Ovarian tumors are cancerous growths that form on a woman’s ovaries.
The exact cause of ovarian tumors is unknown, but it is believed that there may be links to hormones and genetics.Ovarian tumors are the second most common gynecological cancer.
Most of the tumors are believed to form on the surface of the ovaries, although there is some evidence indicating that they can also form on the fallopian tubes. In the United States there are 82,000 women diagnosed with some type of gynecological cancer each year.
Signs & Symptoms
One of the biggest issues with ovarian tumors is that they are difficult to detect. Symptoms may be subtle and easily confused with many other ailments. This makes diagnosis difficult until the tumor is already in advanced stages. Signs and symptoms may include bloating, pain in the abdomen, difficulty eating, fatigue, constipation, vaginal bleeding, and weight loss.
Ovarian tumors are first diagnosed through a physical exam, blood tests and an ultrasound. If your doctor suspects an ovarian tumor he or she will most likely order a complete blood count (CBC) and a blood test called CA-125. In 2011 a new test called OVA1 has greatly helped to improve detection of ovarian tumors. Surgery and a biopsy of the cells is necessary for a specific and confirmed diagnosis of ovarian tumors. The cells are looked at under a microscope. Depending on the results the ovarian cancer can then be best diagnosed and treated.

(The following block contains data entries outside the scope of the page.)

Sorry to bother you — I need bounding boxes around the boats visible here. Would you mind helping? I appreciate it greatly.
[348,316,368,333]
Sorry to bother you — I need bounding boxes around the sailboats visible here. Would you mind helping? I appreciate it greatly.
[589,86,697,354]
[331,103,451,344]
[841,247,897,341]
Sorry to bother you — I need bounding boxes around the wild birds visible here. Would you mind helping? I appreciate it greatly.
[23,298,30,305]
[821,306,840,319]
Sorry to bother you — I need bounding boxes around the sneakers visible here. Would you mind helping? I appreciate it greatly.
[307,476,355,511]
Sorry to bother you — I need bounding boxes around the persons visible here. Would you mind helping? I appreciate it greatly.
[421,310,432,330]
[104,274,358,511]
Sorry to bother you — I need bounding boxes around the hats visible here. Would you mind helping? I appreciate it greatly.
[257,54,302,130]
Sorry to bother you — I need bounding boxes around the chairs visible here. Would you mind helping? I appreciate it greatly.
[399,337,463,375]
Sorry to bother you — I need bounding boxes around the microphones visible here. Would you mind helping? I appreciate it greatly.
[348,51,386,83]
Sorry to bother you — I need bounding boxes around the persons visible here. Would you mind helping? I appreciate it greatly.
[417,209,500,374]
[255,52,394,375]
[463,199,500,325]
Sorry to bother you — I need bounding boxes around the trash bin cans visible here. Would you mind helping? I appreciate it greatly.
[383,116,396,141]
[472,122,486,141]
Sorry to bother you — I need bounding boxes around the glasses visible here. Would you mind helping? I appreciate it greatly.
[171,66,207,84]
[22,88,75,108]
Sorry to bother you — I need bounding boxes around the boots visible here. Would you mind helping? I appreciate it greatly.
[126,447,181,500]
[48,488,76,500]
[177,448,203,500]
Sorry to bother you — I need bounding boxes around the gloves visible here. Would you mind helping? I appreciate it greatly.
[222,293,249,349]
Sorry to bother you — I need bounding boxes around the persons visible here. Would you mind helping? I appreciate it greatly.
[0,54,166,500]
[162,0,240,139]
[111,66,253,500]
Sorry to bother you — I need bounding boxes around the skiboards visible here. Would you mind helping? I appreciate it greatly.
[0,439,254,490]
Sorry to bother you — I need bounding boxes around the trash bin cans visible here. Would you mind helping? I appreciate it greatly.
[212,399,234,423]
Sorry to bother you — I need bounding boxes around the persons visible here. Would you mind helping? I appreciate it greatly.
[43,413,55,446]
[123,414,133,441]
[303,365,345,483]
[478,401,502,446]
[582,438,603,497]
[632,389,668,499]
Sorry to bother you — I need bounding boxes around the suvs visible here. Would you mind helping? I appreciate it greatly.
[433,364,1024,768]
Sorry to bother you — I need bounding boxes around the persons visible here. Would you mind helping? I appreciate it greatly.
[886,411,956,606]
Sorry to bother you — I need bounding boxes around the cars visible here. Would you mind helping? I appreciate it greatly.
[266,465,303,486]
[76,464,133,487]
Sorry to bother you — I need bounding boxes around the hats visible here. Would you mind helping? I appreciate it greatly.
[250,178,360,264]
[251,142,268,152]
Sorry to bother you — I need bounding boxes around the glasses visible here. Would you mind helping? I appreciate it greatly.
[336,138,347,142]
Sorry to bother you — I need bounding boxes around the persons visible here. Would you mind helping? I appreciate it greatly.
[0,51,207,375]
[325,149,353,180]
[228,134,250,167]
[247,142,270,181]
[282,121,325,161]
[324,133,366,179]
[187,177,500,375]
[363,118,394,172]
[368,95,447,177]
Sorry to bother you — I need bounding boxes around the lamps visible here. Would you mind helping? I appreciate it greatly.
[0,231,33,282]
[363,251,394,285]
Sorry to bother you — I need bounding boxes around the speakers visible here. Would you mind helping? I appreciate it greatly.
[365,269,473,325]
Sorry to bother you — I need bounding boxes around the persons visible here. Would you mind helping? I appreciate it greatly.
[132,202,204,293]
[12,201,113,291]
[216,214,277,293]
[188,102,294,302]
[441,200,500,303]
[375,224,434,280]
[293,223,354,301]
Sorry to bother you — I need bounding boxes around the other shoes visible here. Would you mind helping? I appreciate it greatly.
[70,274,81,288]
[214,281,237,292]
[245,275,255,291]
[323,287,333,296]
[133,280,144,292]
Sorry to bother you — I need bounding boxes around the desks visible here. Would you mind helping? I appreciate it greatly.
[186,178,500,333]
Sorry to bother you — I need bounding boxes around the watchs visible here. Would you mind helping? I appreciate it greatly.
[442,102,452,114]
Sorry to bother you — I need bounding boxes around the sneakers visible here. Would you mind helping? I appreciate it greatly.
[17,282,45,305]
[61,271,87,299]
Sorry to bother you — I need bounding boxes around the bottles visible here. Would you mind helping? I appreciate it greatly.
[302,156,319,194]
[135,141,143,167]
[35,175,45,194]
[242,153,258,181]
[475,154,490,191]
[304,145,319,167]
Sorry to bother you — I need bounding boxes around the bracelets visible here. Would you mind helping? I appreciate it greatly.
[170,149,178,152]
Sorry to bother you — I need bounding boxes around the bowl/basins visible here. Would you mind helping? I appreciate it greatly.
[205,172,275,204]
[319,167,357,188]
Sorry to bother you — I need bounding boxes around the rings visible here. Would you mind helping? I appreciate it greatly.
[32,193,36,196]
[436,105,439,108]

Treatment for ovarian tumors depends on how widespread the cancer is, as well as the type and grade of the tumor. Traditional treatment for ovarian tumors is a combination of chemotherapy and surgery. Depending on the staging of the tumor they may remove just the tumor, or also surrounding tissues. This can include ovaries, fallopian tubes and the uterus. Sometimes radiotherapy is also used, but not often. Radiation is less effective in treating ovarian tumors due to the damage that it does to surrounding tissues.
Unfortunately the prognosis for those diagnosed with ovarian tumors is generally poor. This is due to the lack of screening and the difficulty in diagnosing the tumors until they have had time to progress into advanced stages. Today there is a 47% survival rate, which is up from 38% in the 1970s. The five-year survival rate for all stages of ovarian cancer combined is approximately 45%. With early detection the survival rate can be as high as 93%.